EXERCISE REQUIREMENTS:
Edit the lines of the items starting with the one containing "By looking at" and going on through the end of the items, replacing "textured white wall" with "plain white wall" and keeping everything else the same. Give back only those lines.

MATERIAL PROVIDED:
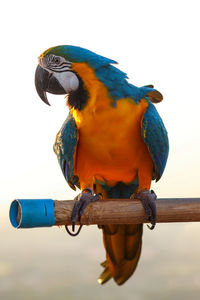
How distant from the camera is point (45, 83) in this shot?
7.47 feet

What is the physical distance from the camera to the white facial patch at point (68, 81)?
84.0 inches

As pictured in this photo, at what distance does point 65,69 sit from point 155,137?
0.56 m

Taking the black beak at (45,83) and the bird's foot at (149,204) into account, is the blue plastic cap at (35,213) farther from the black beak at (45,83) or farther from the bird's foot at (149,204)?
the black beak at (45,83)

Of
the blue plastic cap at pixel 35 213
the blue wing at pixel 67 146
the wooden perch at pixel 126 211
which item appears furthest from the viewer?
the blue wing at pixel 67 146

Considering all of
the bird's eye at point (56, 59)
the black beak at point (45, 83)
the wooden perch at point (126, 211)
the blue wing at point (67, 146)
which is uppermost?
the bird's eye at point (56, 59)

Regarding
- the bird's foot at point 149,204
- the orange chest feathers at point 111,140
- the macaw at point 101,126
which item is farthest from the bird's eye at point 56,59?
the bird's foot at point 149,204

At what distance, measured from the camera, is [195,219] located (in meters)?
2.16

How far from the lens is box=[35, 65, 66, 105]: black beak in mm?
2229

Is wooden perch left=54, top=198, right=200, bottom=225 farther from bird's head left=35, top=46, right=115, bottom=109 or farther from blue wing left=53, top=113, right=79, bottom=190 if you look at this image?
bird's head left=35, top=46, right=115, bottom=109

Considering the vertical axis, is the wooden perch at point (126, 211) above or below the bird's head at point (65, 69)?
below

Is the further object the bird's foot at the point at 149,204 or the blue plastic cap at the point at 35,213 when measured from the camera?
the bird's foot at the point at 149,204

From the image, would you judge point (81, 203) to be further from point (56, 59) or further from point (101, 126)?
point (56, 59)

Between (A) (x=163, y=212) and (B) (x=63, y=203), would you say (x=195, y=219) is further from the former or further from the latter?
(B) (x=63, y=203)

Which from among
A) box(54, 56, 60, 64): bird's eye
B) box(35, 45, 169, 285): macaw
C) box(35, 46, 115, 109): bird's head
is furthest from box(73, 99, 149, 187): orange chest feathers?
box(54, 56, 60, 64): bird's eye
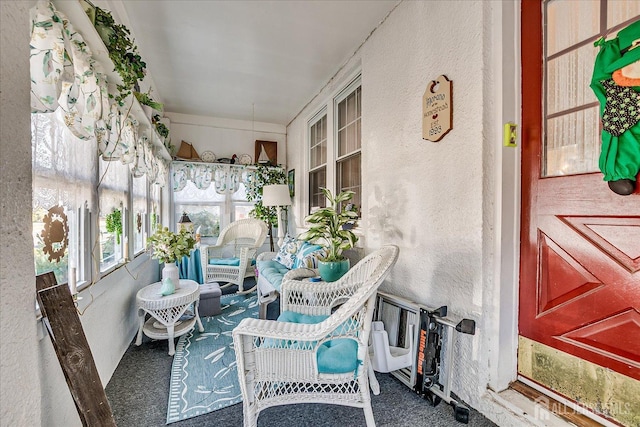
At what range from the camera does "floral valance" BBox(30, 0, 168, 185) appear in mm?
968

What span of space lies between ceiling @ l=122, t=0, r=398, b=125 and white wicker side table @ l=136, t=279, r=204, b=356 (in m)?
2.30

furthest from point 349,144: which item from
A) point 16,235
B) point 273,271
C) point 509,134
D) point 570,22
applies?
point 16,235

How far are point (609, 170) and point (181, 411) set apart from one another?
234cm

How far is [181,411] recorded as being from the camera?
1525mm

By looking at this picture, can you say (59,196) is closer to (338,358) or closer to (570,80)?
(338,358)

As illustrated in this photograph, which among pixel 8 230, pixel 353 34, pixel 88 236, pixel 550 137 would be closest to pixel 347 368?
pixel 8 230

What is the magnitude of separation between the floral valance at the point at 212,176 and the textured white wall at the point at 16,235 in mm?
3999

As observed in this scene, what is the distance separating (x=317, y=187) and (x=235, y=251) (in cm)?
170

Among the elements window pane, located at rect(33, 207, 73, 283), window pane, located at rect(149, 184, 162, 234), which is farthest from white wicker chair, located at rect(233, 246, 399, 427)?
window pane, located at rect(149, 184, 162, 234)

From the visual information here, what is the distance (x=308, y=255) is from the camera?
2.77 m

RESPONSE FOR THIS EXERCISE:
By looking at this picture, can you say (59,196) is closer to (338,358) or closer to (570,80)?
(338,358)

As illustrated in this photograph, which among pixel 8 230, pixel 353 34, pixel 88 236, pixel 550 137 would be closest to pixel 347 368?
pixel 8 230

What is the magnitude of separation between the floral valance at the point at 212,176 and the plain white wall at the point at 16,235 in mm?
3999

As observed in this scene, what is the distance separating (x=317, y=187) and (x=235, y=251) (in cm)?
170

Among the elements window pane, located at rect(33, 207, 73, 283), window pane, located at rect(149, 184, 162, 234), which is farthest from white wicker chair, located at rect(233, 246, 399, 427)?
window pane, located at rect(149, 184, 162, 234)

From the visual information here, what is the distance (x=308, y=255) is from the camera?
2.77 m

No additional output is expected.